Au cours de notre semaine anniversaire 2020, nous avons lancé la prise en charge de gRPC®. L'immense intérêt suscité par la version bêta nous a touchés, et nous tenons à remercier tous ceux qui ont postulé et testé gRPC ! Dans ce post, nous allons examiner les détails techniques de notre mise en œuvre du support.

Qu'est-ce que gRPC ?

gRPC est un framework RPC open source exécuté sur HTTP/2. RPC (Remote Procedure Call) permet à une machine de dire à une autre machine d'effectuer une action, plutôt que d'appeler une fonction locale dans une bibliothèque. RPC existe depuis longtemps dans l'histoire de l'informatique distribuée, avec différentes implémentations se concentrant sur différents domaines. Unique en son genre, gRPC présente les caractéristiques suivantes :

  • Il nécessite le protocole moderne HTTP/2 pour le transport, qui est maintenant largement disponible.
  • Des suites complètes d'implémentation, de démonstration et de test de référence client/serveur sont disponibles en open source.
  • Il ne spécifie pas de format de message, bien que les Protocol Buffers constituent le mécanisme de sérialisation privilégié.
  • Les clients et serveurs peuvent transmettre des données en continu, ce qui évite d'avoir à demander de nouvelles données ou à créer d'autres connexions.

En ce qui concerne le protocole, gRPC utilise des trames HTTP/2 de manière extensive : les requêtes et réponses ressemblent beaucoup à une requête HTTP/2 normale.

gRPC utilise cependant le trailer HTTP, ce qui est inhabituel. Bien qu'il ne soit pas largement utilisé, le trailer HTTP existe depuis 1999, selon la définition du RFC 2616 HTTP/1.1 d'origine. Les en-têtes de message HTTP sont définis pour venir avant le corps du message HTTP, mais le trailer HTTP est un ensemble d'en-têtes HTTP qui peut être ajouté après le corps du message. Cependant, comme les cas d'utilisation de trailers sont rares, de nombreuses implémentations de serveurs et de clients ne les prennent pas entièrement en charge. Alors que HTTP/1.1 doit utiliser un codage de transfert par blocs pour que son corps envoie un trailer HTTP, dans le cas de HTTP/2, le trailer se trouve dans la trame HEADER après la trame DATA du corps.
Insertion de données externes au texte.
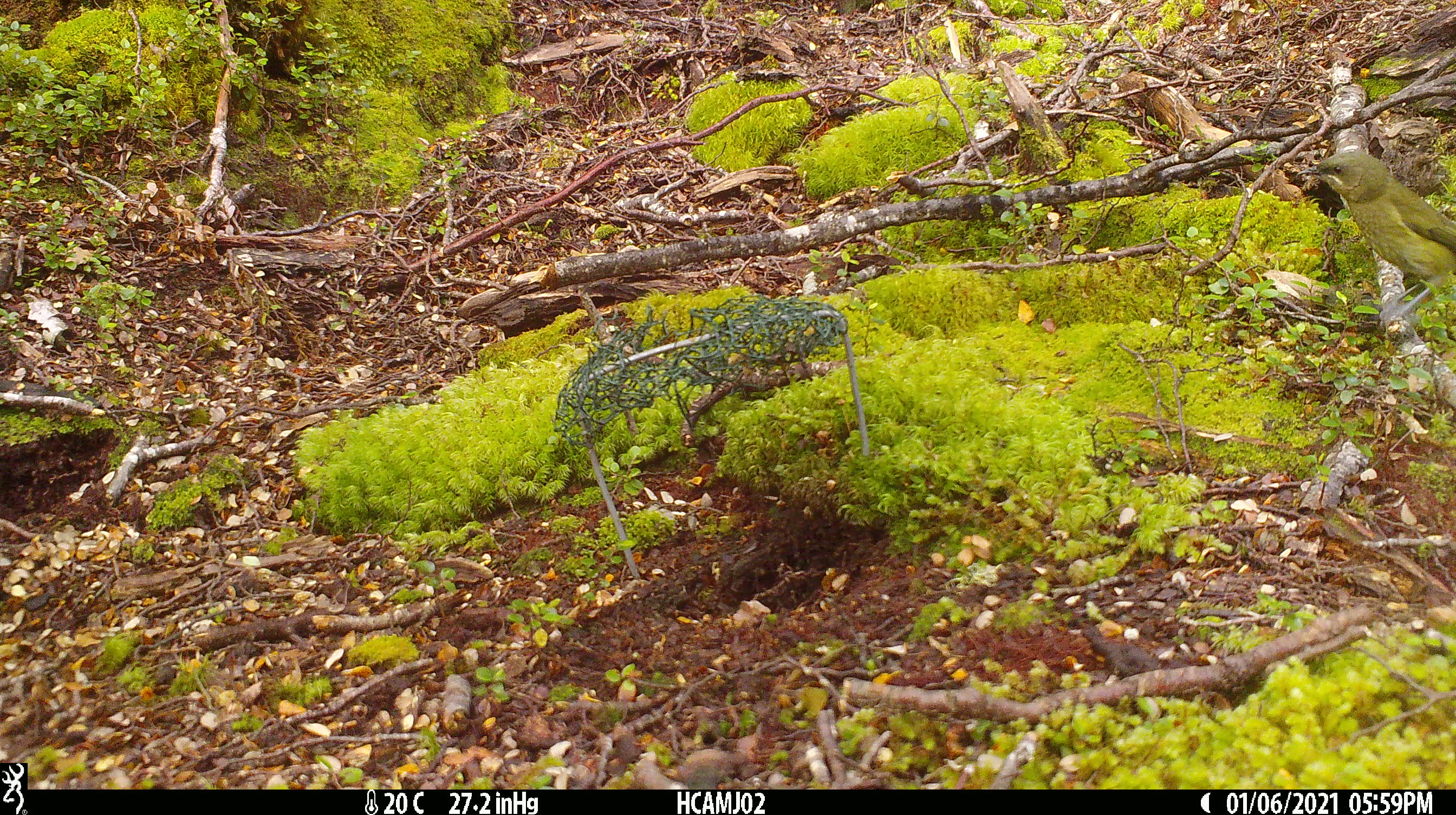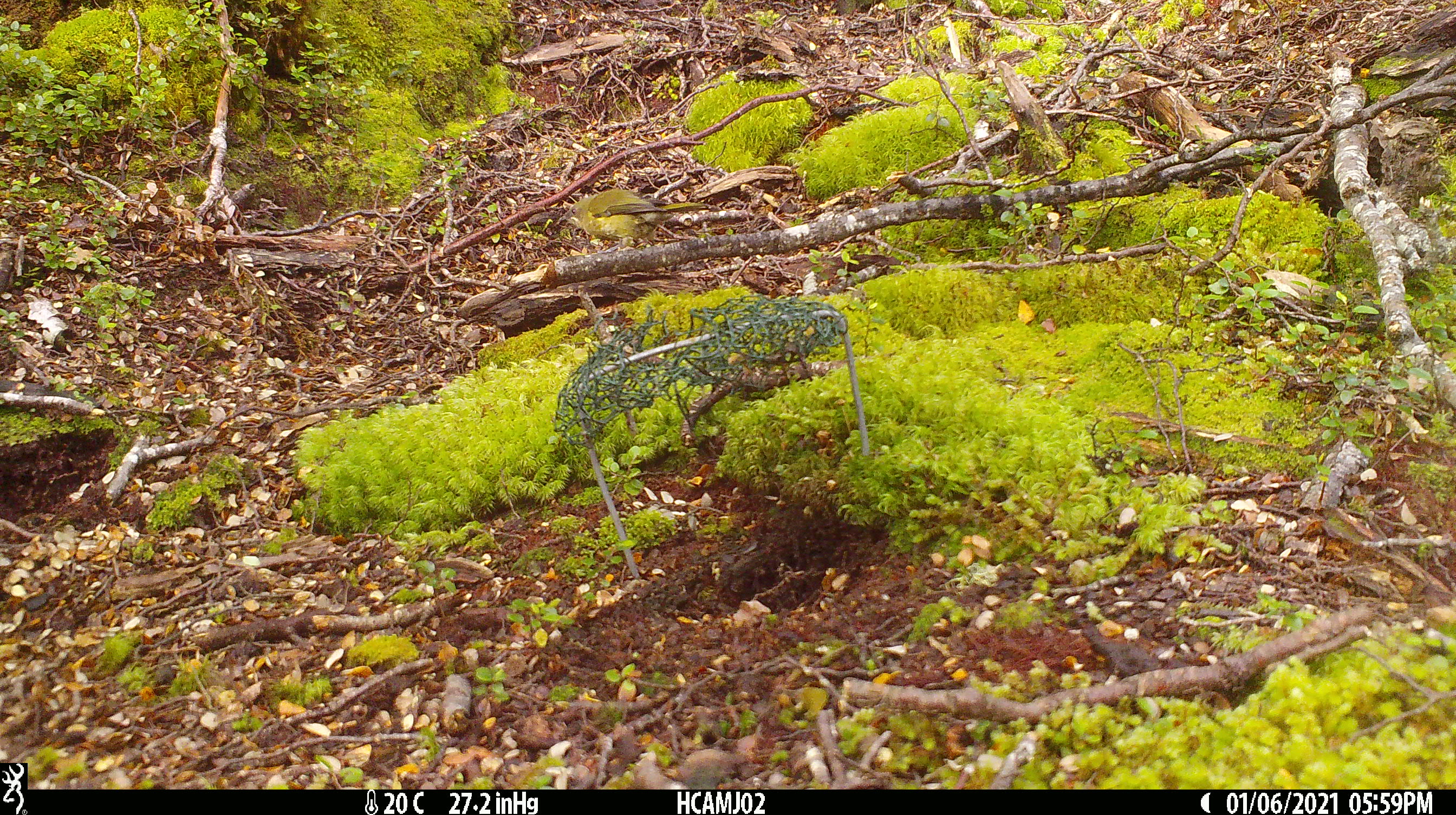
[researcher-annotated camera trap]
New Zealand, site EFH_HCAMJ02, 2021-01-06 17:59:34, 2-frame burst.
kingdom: Animalia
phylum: Chordata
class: Aves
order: Passeriformes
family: Meliphagidae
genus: Anthornis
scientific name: Anthornis melanura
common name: new zealand bellbird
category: bellbird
Il arrive qu'un trailer HTTP soit utile. Par exemple, nous utilisons un code de réponse HTTP pour indiquer le statut d'une requête, mais le code de réponse est la toute première ligne de la réponse HTTP. Nous devons donc décider du code de réponse très tôt. Un trailer permet d'envoyer des métadonnées après le corps. Par exemple, imaginons que votre serveur web envoie un flux de données volumineuses (dont la taille n'est pas fixe), et qu'au final vous vouliez envoyer une somme de contrôle SHA256 des données envoyées afin que le client puisse en vérifier le contenu. Normalement, cela n'est pas possible avec un code de statut HTTP ou l'en-tête de réponse à envoyer au début de la réponse. En utilisant un en-tête trailer HTTP, vous pouvez envoyer un autre en-tête (par exemple, Digest) après avoir envoyé toutes les données.
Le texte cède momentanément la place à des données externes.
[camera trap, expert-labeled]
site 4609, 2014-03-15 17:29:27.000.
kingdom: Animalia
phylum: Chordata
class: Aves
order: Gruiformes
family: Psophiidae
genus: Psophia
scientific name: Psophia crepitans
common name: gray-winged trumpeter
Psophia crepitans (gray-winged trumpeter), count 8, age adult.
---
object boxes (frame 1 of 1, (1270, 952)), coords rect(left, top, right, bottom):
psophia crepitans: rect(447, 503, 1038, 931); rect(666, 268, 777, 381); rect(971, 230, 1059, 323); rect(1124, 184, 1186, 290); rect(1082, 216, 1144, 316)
Le protocole gRPC utilise les trailers HTTP pour deux raisons. La première est d'envoyer son statut final (grpc-status) sous la forme d'un en-tête trailer après l'envoi du contenu. La deuxième est de prendre en charge les cas de diffusion en continu. Ces cas durent beaucoup plus longtemps que les requêtes HTTP classiques. Le trailer HTTP permet de donner le résultat du post-traitement de la requête ou de la réponse. Par exemple, en cas d'erreur lors du traitement des données en continu, vous pouvez envoyer un code d'erreur à l'aide du trailer, ce qui n'est pas possible avec l'en-tête placé avant le corps du message.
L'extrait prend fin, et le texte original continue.